Achttien jaar lang evangeliseerde Witte (70) vanuit de post van de Gereformeerde Gemeenten in Merksem, onder prostituees, junks en de Georgische maffia. Een week geleden beëindigde hij om gezondheidsredenen zijn ambtstermijn.

Toen in 1986 in Merksem bekend werd dat ouderling J. Witte uit Nieuwdorp zich daar zou vestigen als evangelist waren de reacties er gemengd. De leesdiensten die hij voor het begin van zijn ambtstermijn in het voorstadje van Antwerpen verzorgde, vielen niet bij iedereen in goede aarde.
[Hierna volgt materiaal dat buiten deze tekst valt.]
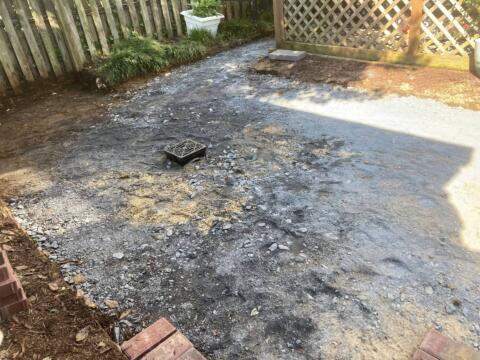 Uneven gravel and dirt garden pathway under renovation, surrounded by wooden fencing and garden plants.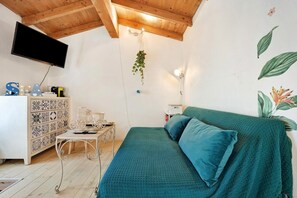 Ein Schlafzimmer mit einem Bett, einem Schminktisch, einem Schreibtisch, einem Fernseher und einer Wandleuchte.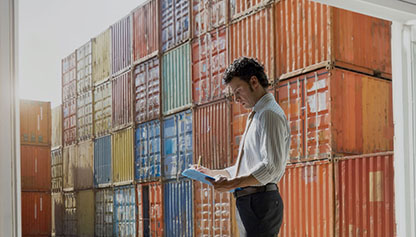 Man with checklist in front of cargo containers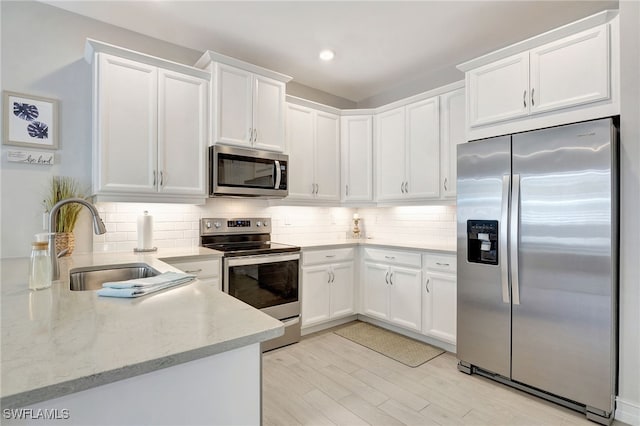 kitchen with sink, stainless steel appliances, light stone countertops, and white cabinets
Het fotoplakboek dat de evangelist bij zijn afscheid van Merksem kreeg aangereikt, bood de bezoekers van die post de gelegenheid terug te blikken op de begintijd. „Eerst dacht ik: Wat moet dat worden als die man die zo afgezaagd kan lezen hier straks elke zondag voorgaat”, schreef een van de gemeenteleden.

Gelukkig, zegt Witte, was de dienst voor die man geen aanleiding voortaan de post te mijden. Sterker nog, in de achttien jaar dat Witte onder de Belgen evangeliseerde, nam het aantal bezoekers van de zondagse evangelisatiediensten gestaag toe. „De eerste keren dat ik voorging, was 25 man veel. De laatste maanden heb ik toch regelmatig voor zo’n 60 mensen mogen preken.” Zo’n tien leden van de gemeente, zo schat Witte, hebben hem zien gaan en komen. „Achttien jaar lang heb ik die in de kerk gehad. De eerste dopeling in de post is nu een jongen van zeventien jaar.”

Speurend bladert hij door het plakboek waar prachtige foto’s en geprinte brieven worden afgewisseld door kindertekeningen. „Voor opa en oma Witte, van Thirza. Dikke kus.” Een ander fotoplakboek is afkomstig van een club studenten uit de gereformeerde gezindte. In de jaren dat ze in Antwerpen studeerden, waren ze veelvuldig bij het echtpaar Witte te gast. Voor de gezelligheid, maar vooral voor het volgen van bijbelstudie of catechisatie. „U sprak met ons over de wegen, die de Heere gaat met Zijn volk. Hartelijk dank daarvoor en natuurlijk voor alle gastvrijheid.”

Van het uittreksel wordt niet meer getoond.